**SUPPLIED DATA:**

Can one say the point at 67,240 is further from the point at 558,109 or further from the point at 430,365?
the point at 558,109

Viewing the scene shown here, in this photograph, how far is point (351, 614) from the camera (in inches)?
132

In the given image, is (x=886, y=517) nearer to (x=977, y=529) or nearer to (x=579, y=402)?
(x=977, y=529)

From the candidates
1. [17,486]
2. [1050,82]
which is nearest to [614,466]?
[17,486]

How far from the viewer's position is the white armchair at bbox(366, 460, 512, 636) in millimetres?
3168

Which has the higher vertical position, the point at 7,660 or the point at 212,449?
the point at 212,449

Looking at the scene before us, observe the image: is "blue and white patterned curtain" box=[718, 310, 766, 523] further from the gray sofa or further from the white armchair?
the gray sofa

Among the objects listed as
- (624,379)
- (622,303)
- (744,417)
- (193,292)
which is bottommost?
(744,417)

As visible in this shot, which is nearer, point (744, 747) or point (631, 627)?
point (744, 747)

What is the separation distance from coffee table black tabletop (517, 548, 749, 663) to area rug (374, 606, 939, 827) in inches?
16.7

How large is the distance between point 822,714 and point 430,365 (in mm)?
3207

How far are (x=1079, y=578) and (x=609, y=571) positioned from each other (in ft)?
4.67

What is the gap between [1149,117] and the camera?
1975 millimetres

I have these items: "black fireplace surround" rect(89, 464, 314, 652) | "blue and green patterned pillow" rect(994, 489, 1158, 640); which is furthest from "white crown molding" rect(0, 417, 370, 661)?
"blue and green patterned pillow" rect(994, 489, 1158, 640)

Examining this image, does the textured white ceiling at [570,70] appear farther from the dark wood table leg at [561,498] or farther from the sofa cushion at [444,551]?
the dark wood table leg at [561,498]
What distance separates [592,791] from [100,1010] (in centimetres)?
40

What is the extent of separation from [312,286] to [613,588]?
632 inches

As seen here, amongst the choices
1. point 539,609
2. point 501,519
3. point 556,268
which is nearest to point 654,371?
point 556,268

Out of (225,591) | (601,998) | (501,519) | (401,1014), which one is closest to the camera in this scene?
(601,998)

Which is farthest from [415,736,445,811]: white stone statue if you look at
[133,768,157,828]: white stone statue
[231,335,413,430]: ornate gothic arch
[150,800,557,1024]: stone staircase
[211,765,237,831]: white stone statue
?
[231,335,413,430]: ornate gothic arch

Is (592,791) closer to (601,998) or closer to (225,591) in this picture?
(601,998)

**OBJECTIVE:** Recast the material from the line containing "Which is farthest" through the end, both included, as a Markdown table with the columns Row and Line. Give each line its own numbered row and leave out blank lines.

**RESULT:**
| Row | Line |
|---|---|
| 1 | Which is farthest from [415,736,445,811]: white stone statue if you look at |
| 2 | [133,768,157,828]: white stone statue |
| 3 | [231,335,413,430]: ornate gothic arch |
| 4 | [150,800,557,1024]: stone staircase |
| 5 | [211,765,237,831]: white stone statue |
| 6 | ? |
| 7 | [231,335,413,430]: ornate gothic arch |
| 8 | Is (592,791) closer to (601,998) or closer to (225,591) in this picture? |
| 9 | (601,998) |